-- Begin RECORDS SHOWN --

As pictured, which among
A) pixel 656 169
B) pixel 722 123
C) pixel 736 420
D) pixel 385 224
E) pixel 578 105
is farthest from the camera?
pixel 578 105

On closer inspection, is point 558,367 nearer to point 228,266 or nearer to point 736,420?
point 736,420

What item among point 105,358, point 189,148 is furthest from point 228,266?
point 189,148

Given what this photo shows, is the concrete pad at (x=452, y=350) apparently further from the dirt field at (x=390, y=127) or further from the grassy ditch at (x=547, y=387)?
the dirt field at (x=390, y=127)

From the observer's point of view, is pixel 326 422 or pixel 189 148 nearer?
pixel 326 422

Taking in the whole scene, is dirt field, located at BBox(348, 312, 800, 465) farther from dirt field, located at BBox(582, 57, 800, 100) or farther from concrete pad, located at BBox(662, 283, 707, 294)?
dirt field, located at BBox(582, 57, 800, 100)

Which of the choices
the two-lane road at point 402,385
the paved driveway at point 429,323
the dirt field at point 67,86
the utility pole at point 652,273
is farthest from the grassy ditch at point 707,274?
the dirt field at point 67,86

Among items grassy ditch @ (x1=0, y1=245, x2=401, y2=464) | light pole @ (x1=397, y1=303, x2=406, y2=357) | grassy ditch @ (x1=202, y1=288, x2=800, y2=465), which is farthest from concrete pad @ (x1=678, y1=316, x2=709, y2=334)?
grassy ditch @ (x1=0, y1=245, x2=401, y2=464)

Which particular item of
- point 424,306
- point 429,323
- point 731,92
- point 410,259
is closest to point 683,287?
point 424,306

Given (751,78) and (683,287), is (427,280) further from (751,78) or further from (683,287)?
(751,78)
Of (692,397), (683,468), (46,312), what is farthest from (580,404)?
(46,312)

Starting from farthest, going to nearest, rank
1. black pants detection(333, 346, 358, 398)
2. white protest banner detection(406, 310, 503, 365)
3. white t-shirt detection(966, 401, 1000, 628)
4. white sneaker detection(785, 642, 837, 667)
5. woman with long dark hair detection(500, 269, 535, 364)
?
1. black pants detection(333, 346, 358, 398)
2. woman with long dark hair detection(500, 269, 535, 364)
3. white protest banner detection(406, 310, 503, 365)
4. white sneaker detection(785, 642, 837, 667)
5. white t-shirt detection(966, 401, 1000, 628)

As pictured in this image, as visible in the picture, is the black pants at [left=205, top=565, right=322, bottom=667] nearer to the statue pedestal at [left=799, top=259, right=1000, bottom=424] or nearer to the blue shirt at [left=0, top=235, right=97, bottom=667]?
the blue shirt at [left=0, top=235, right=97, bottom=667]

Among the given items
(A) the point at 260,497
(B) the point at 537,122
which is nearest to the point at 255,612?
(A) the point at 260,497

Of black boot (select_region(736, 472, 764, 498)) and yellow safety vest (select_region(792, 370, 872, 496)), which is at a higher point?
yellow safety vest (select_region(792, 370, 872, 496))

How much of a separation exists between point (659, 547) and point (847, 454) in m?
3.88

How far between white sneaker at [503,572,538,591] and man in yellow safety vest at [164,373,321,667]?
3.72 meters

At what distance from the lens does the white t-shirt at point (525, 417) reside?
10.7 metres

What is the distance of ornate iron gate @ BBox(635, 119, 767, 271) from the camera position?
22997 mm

-- End RECORDS SHOWN --

AIM
Rewrite the records above, substituting "most distant" for every "farthest" and leaving all other text unchanged.

RESULT OF THIS EXERCISE
As pictured, which among
A) pixel 656 169
B) pixel 722 123
C) pixel 736 420
D) pixel 385 224
E) pixel 578 105
is most distant from the camera?
pixel 578 105

On closer inspection, is point 558,367 nearer to point 228,266 or nearer to point 736,420?
point 736,420

What item among point 105,358, point 189,148 is furthest from point 228,266?
point 189,148

Given what this photo shows, is the concrete pad at (x=452, y=350) apparently further from the dirt field at (x=390, y=127) or further from the grassy ditch at (x=547, y=387)?
the dirt field at (x=390, y=127)

From the observer's point of view, is pixel 326 422 or pixel 189 148 nearer?
pixel 326 422

Taking in the whole scene, is dirt field, located at BBox(348, 312, 800, 465) farther from dirt field, located at BBox(582, 57, 800, 100) or farther from concrete pad, located at BBox(662, 283, 707, 294)?
dirt field, located at BBox(582, 57, 800, 100)

Which of the choices
the two-lane road at point 402,385
the paved driveway at point 429,323
the dirt field at point 67,86
the utility pole at point 652,273
is most distant from the grassy ditch at point 707,274?
the dirt field at point 67,86

Among items grassy ditch @ (x1=0, y1=245, x2=401, y2=464) | light pole @ (x1=397, y1=303, x2=406, y2=357) | grassy ditch @ (x1=202, y1=288, x2=800, y2=465), which is most distant from concrete pad @ (x1=678, y1=316, x2=709, y2=334)?
grassy ditch @ (x1=0, y1=245, x2=401, y2=464)

Which particular item of
- point 424,306
- point 429,323
- point 731,92
- point 410,259
is closest to point 683,287?
point 424,306

Given (751,78) and (683,287), is (427,280) further from (751,78) or further from (683,287)?
(751,78)
Of (692,397), (683,468), (46,312), what is most distant from (580,404)?
(46,312)

Starting from most distant, going to nearest, rank
1. black pants detection(333, 346, 358, 398)
2. white protest banner detection(406, 310, 503, 365)
3. white t-shirt detection(966, 401, 1000, 628)
4. white sneaker detection(785, 642, 837, 667)
5. woman with long dark hair detection(500, 269, 535, 364)
?
1. black pants detection(333, 346, 358, 398)
2. woman with long dark hair detection(500, 269, 535, 364)
3. white protest banner detection(406, 310, 503, 365)
4. white sneaker detection(785, 642, 837, 667)
5. white t-shirt detection(966, 401, 1000, 628)

As pictured in this image, as visible in the picture, is the black pants at [left=205, top=565, right=322, bottom=667] nearer to the statue pedestal at [left=799, top=259, right=1000, bottom=424] or nearer to the blue shirt at [left=0, top=235, right=97, bottom=667]?
the blue shirt at [left=0, top=235, right=97, bottom=667]

Among the given items
(A) the point at 260,497
(B) the point at 537,122
which is nearest to the point at 255,612?
(A) the point at 260,497

Of black boot (select_region(736, 472, 764, 498)) and yellow safety vest (select_region(792, 370, 872, 496)), which is at a higher point?
yellow safety vest (select_region(792, 370, 872, 496))

How much of a separation exists between point (659, 547) and point (847, 454) in m?
3.88

How far between white sneaker at [503,572,538,591] and man in yellow safety vest at [164,373,321,667]?
3.72 meters

At what distance from the lens does the white t-shirt at point (525, 417) reside?
10.7 metres

What is the distance of ornate iron gate @ BBox(635, 119, 767, 271) from the camera position?
22997 mm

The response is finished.